A proposito di nonna Myriam (all’anagrafe nata Maria Carolina Gallarati Scotti dei principi di Molfetta): come nacque l’amicizia con Maria Montessori? È vero che il ritratto sulle mille lire del vecchio conio fu scattato in questo giardino?
«Mia nonna era una donna all’avanguardia: appassionata di pedagogia, fu incuriosita fin da subito dal nuovo metodo scolastico e si iscrisse a un corso a Milano, dove conobbe la Montessori e lì nacque una profonda amicizia, che portò la rivoluzionaria educatrice a essere spesso ospite qui, nella villa di Sombreno. Durante uno di quei soggiorni, esattamente il 22 settembre 1949, il fotografo Sandro Da Re scattò l’istantanea poi usata come base per l’immagine incisa sulle banconote da mille lire. La Montessori non veniva solo per riposare, ma anche per visitare regolarmente la Casa dei Bambini di Sombreno, asilo fondato sempre dalla nonna Myriam seguendo gli insegnamenti dell’amica. Questo asilo fu una delle sole tre strutture in Italia che continuò l’opera della Montessori sia durante il regime fascista che negli anni della guerra. La nonna era una donna coraggiosa e testarda, si rifiutò sempre e categoricamente di chiudere».

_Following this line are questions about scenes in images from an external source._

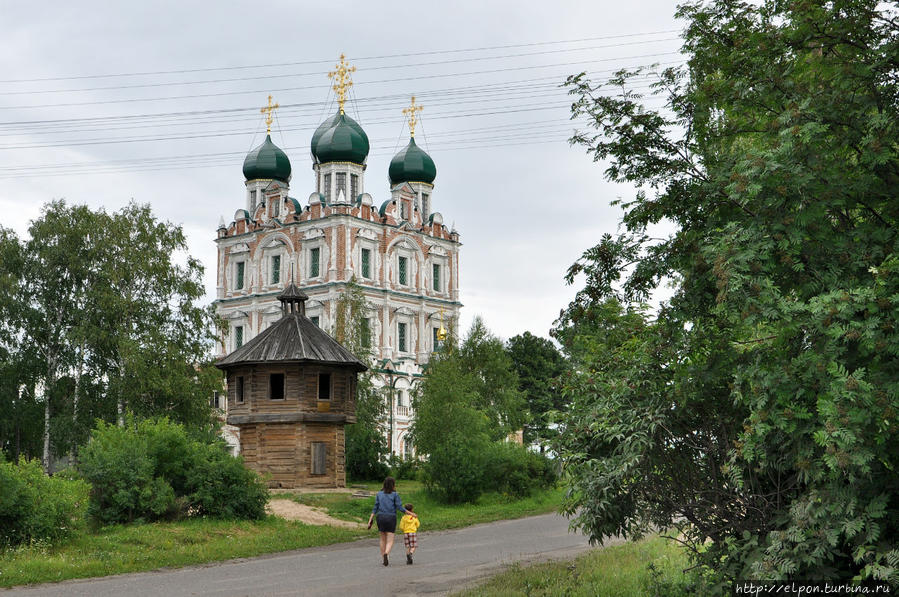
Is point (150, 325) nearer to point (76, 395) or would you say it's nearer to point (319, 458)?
point (76, 395)

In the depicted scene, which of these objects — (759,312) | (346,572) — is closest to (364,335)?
(346,572)

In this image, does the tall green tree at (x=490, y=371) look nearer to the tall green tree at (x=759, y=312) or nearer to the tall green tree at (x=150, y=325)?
the tall green tree at (x=150, y=325)

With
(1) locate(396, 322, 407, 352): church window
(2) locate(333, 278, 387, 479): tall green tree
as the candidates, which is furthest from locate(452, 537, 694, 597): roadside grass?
(1) locate(396, 322, 407, 352): church window

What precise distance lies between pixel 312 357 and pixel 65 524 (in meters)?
14.4

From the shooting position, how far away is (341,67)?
7406 centimetres

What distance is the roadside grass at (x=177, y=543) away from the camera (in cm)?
1498

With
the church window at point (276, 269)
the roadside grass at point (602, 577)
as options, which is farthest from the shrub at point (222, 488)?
the church window at point (276, 269)

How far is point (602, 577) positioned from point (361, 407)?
33205 mm

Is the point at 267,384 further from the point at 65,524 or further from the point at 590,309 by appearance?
the point at 590,309

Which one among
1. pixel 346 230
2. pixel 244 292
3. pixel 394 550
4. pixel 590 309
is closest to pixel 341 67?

Nonna Myriam fu anche protagonista di una storia d’amore molto particolare.
«Mi scusi, ma mi scappa un sorriso, perché sto realizzando che ho avuto una nonna veramente eclettica e che non si è fatta mancare nulla! Galeotta fu la storica libreria Hoepli a Milano negli anni ’20 dove Giovanni Battista Agliardi incontrò Myriam e scattò il colpo di fulmine. Essendo la giovine nobile di famiglia altolocata, i genitori chiesero al vescovo di Milano, amico di famiglia, di raccogliere informazioni sul giovanotto bergamasco. Il vescovo si rivolse a quello di Bergamo, Radini Tedeschi. Il segretario di Radini fece ricerche e confermò le nobili origini e l’animo buono dell’Agliardi e quindi i due innamorati convolarono a nozze con il beneplacito di tutti. Curiosità: quel segretario era don Angelo Roncalli, che in seguito celebrò anche il matrimonio di una delle mie zie proprio qui a Sombreno; la nonna lo andò a trovare anche a Roma, quando divenne Papa Giovanni XXIII».